Contrattazione

Assolombarda, nell’area di Milano smart working per un addetto su cinque

di Cristina Casadei

«Lo smart working negli ultimi due anni è un modello organizzativo che ha visto una forte accelerazione ed è oggi entrato a far parte della cultura aziendale diffusa», dice Diego Andreis, vicepresidente di Assolombarda con delega a Politiche del lavoro, Sicurezza e Welfare. Sul territorio che comprende Milano, Monza e Brianza nel primo trimestre di quest’anno oltre 8 realtà su 10 hanno almeno un dipendente in smart working, mentre i dipendenti coinvolti sono circa il 22% del totale, stando ai dati del Centro studi di Assolombarda. Distinguendo per settori nei servizi la percentuale sale al 91%, mentre nell’industria al 79%. Se ci soffermiamo su Milano, dove nelle scorse settimane l’assessora allo Sviluppo economico e Politiche del lavoro, Alessia Cappello, ha riunito le parti sociali per condividere il Patto per il lavoro che contiene anche una riflessione sul lavoro agile, allora le aziende coinvolte sono il 90%, rispetto al 78% rilevato nell’hinterland.

Se andiamo a fare un confronto tra il pre pandemia e oggi, emerge un’evoluzione molto veloce nel ricorso allo smart working. Se nel 2019 erano solo 3 imprese su 10 a prevederlo, con una percentuale di lavoratori intorno al 15%, oggi, come detto, questi numeri sono molto diversi. Al momento lo smart working d’emergenza è prorogato fino al 31 agosto, ma il 63% delle imprese che ha risposto al sondaggio prevede di attivare lo smart working in modo strutturale anche in futuro. Il terreno che porta a questo risultato è stato sapientemente preparato negli ultimi mesi, come sottolinea Andreis: «Nel 2021 Confindustria, insieme alle organizzazioni sindacali, ha sottoscritto il Protocollo nazionale sul lavoro in modalità agile, con lo scopo di fissare le linee di indirizzo per la contrattazione collettiva nazionale, aziendale e/o territoriale. Quando finirà il periodo di emergenza che ha condizionato il ricorso diffuso allo smart working, pertanto, non ci troveremo impreparati».

[Consegna]:
Rispondi alle domande sul testo dedicato allo smart working.
(a) Nel primo trimestre, quale quota del totale dei dipendenti risulta coinvolta nello smart working sul territorio di Milano, Monza e Brianza?
(b) Fino a quale data è prorogato lo smart working d'emergenza?
(c) Quale documento hanno sottoscritto nel 2021 Confindustria e le organizzazioni sindacali?
L'elenco riportato qui è materiale a sé e non ha legami con il testo.

[Estratto dei dati]:
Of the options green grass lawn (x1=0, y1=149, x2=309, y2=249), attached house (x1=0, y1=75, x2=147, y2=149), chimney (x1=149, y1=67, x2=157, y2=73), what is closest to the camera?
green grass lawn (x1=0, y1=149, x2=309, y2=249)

[Soluzione]:
(a) Circa il 22% del totale.
(b) Fino al 31 agosto.
(c) Il Protocollo nazionale sul lavoro in modalità agile.